Starting in 2016, Wang worked with Marie Muehe, who was an Earth System Science postdoctoral fellow and is now a Helmholtz Young Investigator Group Leader at the Helmholtz Center for Environmental Research (UFZ) in Germany; King Center Faculty Affiliate and Professor of Earth System Science Scott Fendorf, who is Wang’s advisor; and two others on an experiment, published in Nature Communications, that found that rice grain yields decrease by 40 percent with increased arsenic levels and the higher temperatures and carbon dioxide levels associated with climate change. The researchers found that a shift in climatic conditions alone resulted in a yield loss of 16 percent, which is consistent with other studies.
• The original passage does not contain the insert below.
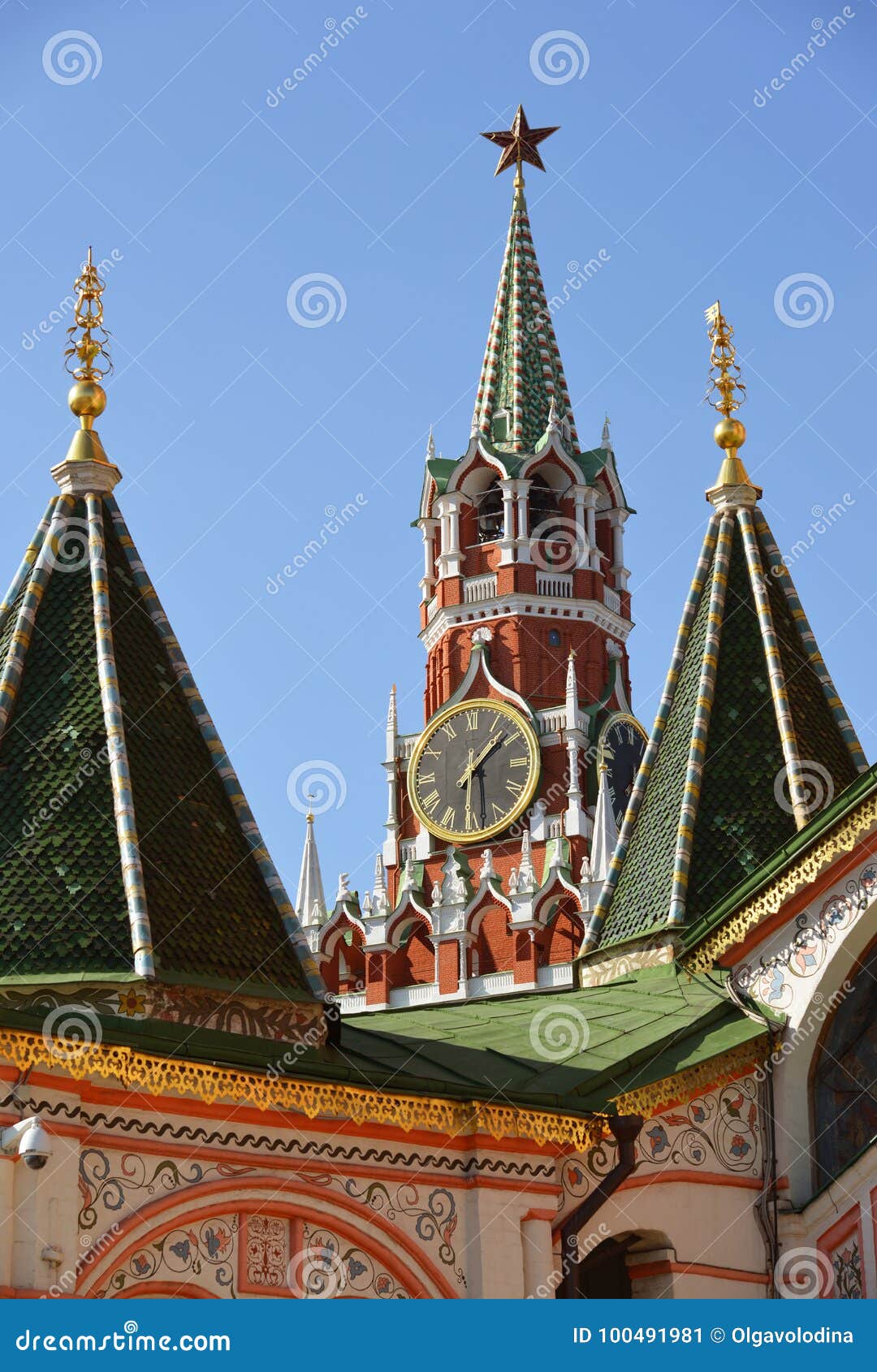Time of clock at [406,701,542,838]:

The team notes that their results might be magnified because their rice was grown in pots with restricted roots and flood water rather than fields with more dynamic water flow and root growth, but the implications are clear:

“With more than half the world’s population relying on rice for substance, decreased rice yields and grain quality will have a devastating impact on human health, especially in developing countries,” Wang wrote in a King Center report after her trip to China.

One problem Wang hopes to solve is that most regions do not have reliable maps that show arsenic distribution in soil. Using remote sensing technology, Wang aims to develop a model that will allow farmers to assess arsenic levels and—hopefully—mitigate them through water management or other agricultural practices. With funding from the Stanford King Center on Global Development, she was able to travel to China to test the technology at multiple sampling sites in Hunan Province. She plans to return to China as soon as she can to continue her research.
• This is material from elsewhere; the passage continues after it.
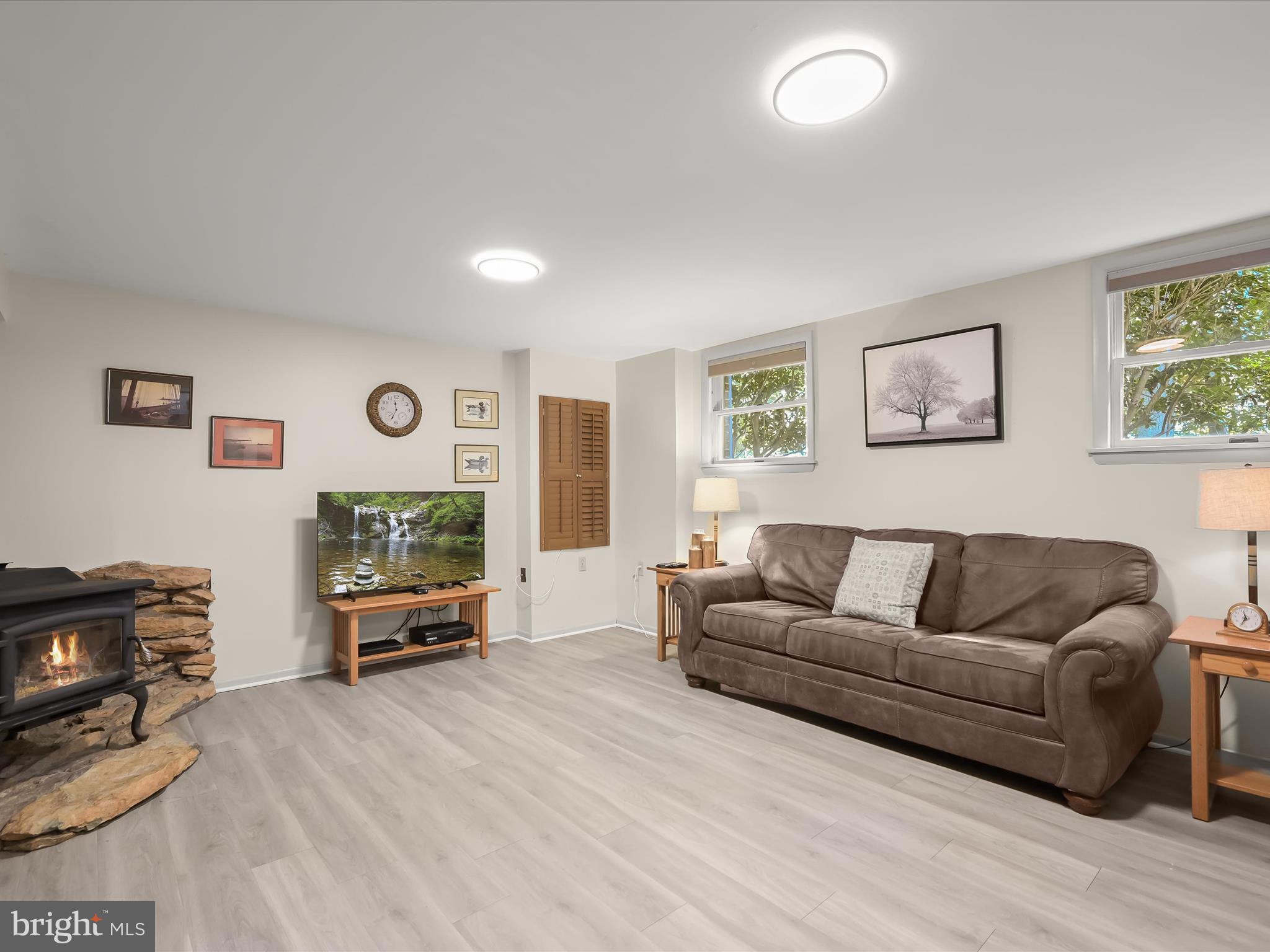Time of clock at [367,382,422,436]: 11:34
“Our hypothesis is that since arsenic is a heavy metalloid, it will alter the physiological impact of the rice plants,” she says. “We’re hoping to have a kind of prediction map to identify the most vulnerable regions that are susceptible to the coupled impacts of climate change and soil arsenic.”
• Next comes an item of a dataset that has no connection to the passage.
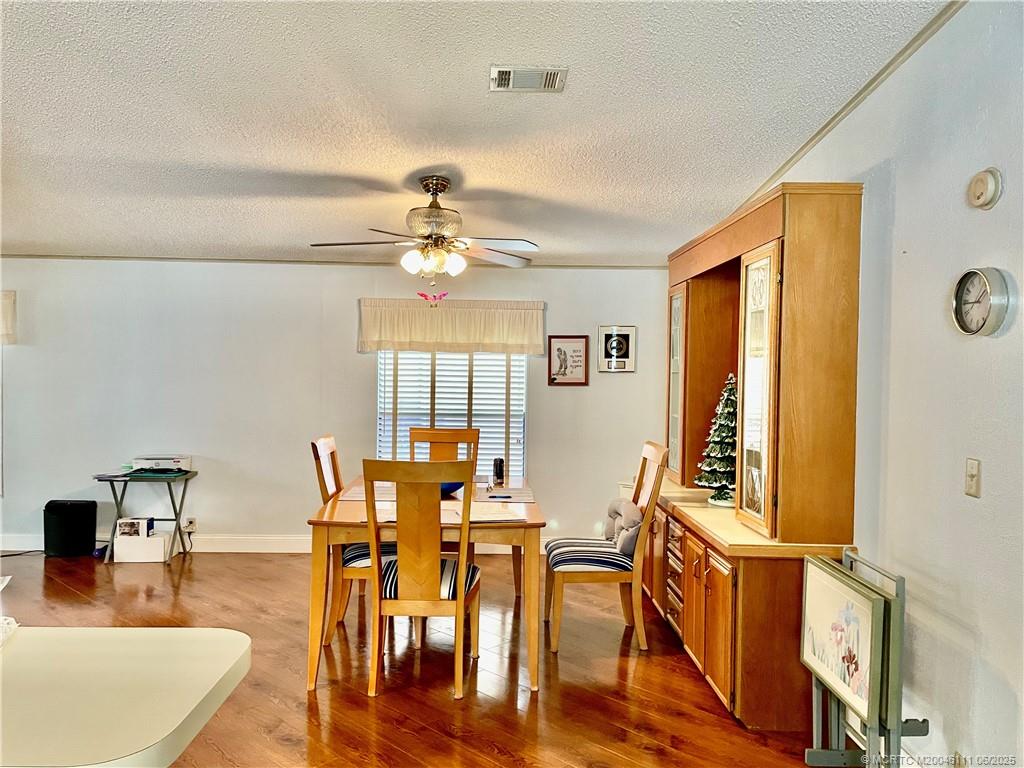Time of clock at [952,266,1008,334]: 1:44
Wang’s other research examines how different rice varieties respond to the effects of climate change and increasing arsenic levels. She has found that the effects of arsenic are even more detrimental under extreme heat conditions, which are more common now around the world. At around 40 degrees Celsius, a majority of the panicles—the top part of the rice plant—are empty husks rather than filled grains.

“Above that critical temperature, the rice barely produced any grains,” Wang says. “With climate extremes, we will see that more often.”

In addition to the King Center funding that allowed her to conduct remote sensing experiments in China, Wang says she has benefited from the mentorship and guidance of Fendorf and Lobell.

Wang plans to continue her field research in the future and, eventually, to partner with policymakers and rice farming communities to learn how to mitigate the effects of arsenic and higher temperatures and carbon dioxide levels. Possible solutions include soil amendments; development of a rice breed that is resistant to both arsenic and the effects of high temperatures; and better water management practices.

“We want to bridge science and government to see how best to address this problem,” she says. “And, of course, for people around the globe to see climate change as a pressing issue and to react.”